Start QUOTED TEXT

It is probable that the yacht with the white hull is the 'Grayling'. The private signal burgee that it is flying is practically identical to the one depicted in a picture titled 'The Grayling leading a race' sold, Sotheby's London, 5th. June 1985, lot 116 (£48,400).
Designed with his usual rule-o'thumb methods by Philip Elsworth of Bayonne - known to contemporaries as "Cap'n Phip" so as to distinguish him from his four brothers, each of whom liked to dabble in yacht design - "Grayling" was a large and handsome two-masted wooden schooner destined to achieve notoriety as well as fame. Built by Poillon Bros. of Brooklyn for Latham A. Fish of New York, she measured 91 feet overall (81 feet at the waterline) and had a 23 foot beam. Constructed to the prevailing though contentious theories of the centre-board school, "Grayling" combined a very shallow draft with having all her ballast inside, an arrangement many thought would lead to disaster. As if to prove her critics right, she capsized and sank in a light squall during her trials in May 1883 and even though she was soon raised and repaired, it was an ignominious start to her career. Once in the hands of Captain Norman Terry however, she soon acquired a justifiable reputation for speed in smooth water and a stiff breeze, and went on to become one of the most successful big schooners of the 1880s.
This painting is not recorded in Harold Sniffen's Checklist (or the Addenda Lists) of Jacobsen's work even though several other portraits of "Grayling" are noted. This picture comes from Jacobsen's finest period and seems to be unique in his oeuvre.

End QUOTED TEXT

* GIVEN REQUEST *
Could you quote the stretch of the passage on the schooner Grayling from "It is probable" through "lot 116 (£48,400).", word for word?

Start GIVEN DATA

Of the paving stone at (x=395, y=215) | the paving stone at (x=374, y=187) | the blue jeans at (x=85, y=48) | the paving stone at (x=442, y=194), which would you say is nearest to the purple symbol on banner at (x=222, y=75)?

End GIVEN DATA

* TASK ANSWER *
It is probable that the yacht with the white hull is the 'Grayling'. The private signal burgee that it is flying is practically identical to the one depicted in a picture titled 'The Grayling leading a race' sold, Sotheby's London, 5th. June 1985, lot 116 (£48,400).